Aspergillus Flavus Otbreak Linked to Building Materials: Sampling and Genomic Linkage

Investigators reporting in the CDC Emerging Infectious Diseases Aspergillus flavus outbreak investigation describe using broad environmental sampling to localize contamination and identify a microscopy-confirmed plywood cupboard source, while STRAfla microsatellite typing and whole-genome sequencing were used to assess isolate relatedness and inform source hypotheses.

The investigation took place in a Danish tertiary-hospital setting involving hematology wards and other hospital areas, with sampling undertaken to map where A. flavus was present and to support subsequent typing work. Across March–June 2024, the authors report collecting 449 environmental samples from 299 locations, including paired air-versus-surface sampling across 81 paired sites and additional targeted sampling guided by initial findings. Methods included culturing paired sets of plates at 25°C (read at 7 days) and 37°C (read at 3 days) as part of a temperature comparison described by the investigators. Overall, the approach combined environmental mapping with laboratory identification and downstream typing to connect environmental and clinical isolates within the outbreak narrative.
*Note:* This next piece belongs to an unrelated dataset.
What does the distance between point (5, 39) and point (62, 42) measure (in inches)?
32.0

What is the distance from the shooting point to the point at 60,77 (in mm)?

In the paired sampling comparison, the authors report that surface sampling yielded 585 A. flavus CFU versus 8 A. flavus CFU from matched air samples, and they note that air sampling was “nonaggressive” because disturbing dust was considered unacceptable for hospital staff. For culture conditions, they report higher recovery at 37°C than at 25°C for surface samples (risk ratio 1.77; p<0.001) in their analysis. As sampling became more targeted, the investigators describe peak contamination in staff-associated areas, including a combined staff meeting/lunchroom and ward kitchen, and they report that dismantling work in a kitchenette led to identification of active A. flavus growth on a plywood cupboard, confirmed by microscopy. These observations describe how the team moved from broad paired sampling toward localization of specific reservoirs within staff and kitchen-adjacent spaces.

Genotyping and sequencing were then used to characterize relatedness and distribution of isolates across patients, hospital interiors, and materials. Using STRAfla microsatellite typing, the authors report analyzing 145 isolates and identify a dominant outbreak genotype (A) concentrated on the “outbreak floor.” Whole-genome sequencing of 167 isolates grouped the outbreak isolates into a defined phylogenetic cluster (cluster 10) that, as reported, comprised hospital isolates except for 4 isolates from wood-based building materials. The authors’ time-scaled phylogeny is presented as consistent with an earlier introduction followed by later clonal expansion, and the authors hypothesize that dormant spores in precontaminated wood products could germinate after water exposure. The article does not describe a standardized patient screening, isolation, and follow-up protocol in procedural detail, but it frames the investigation as integrating clinical and environmental isolate collection with multidisciplinary outbreak control efforts.

Key Takeaways:

• The authors report higher detection from surface sampling than from nonaggressive air sampling, and they report greater recovery at higher incubation temperature in their culture comparison.
• Peak A. flavus contamination was reported in staff- and kitchen-associated areas, and microscopy confirmed A. flavus growth on a plywood cupboard.
• Genomic results are reported as showing a dominant outbreak genotype on the outbreak floor and a cluster 10 grouping linking hospital isolates with isolates from unrelated wood-based materials, alongside the authors’ proposed introduction-and-expansion scenario.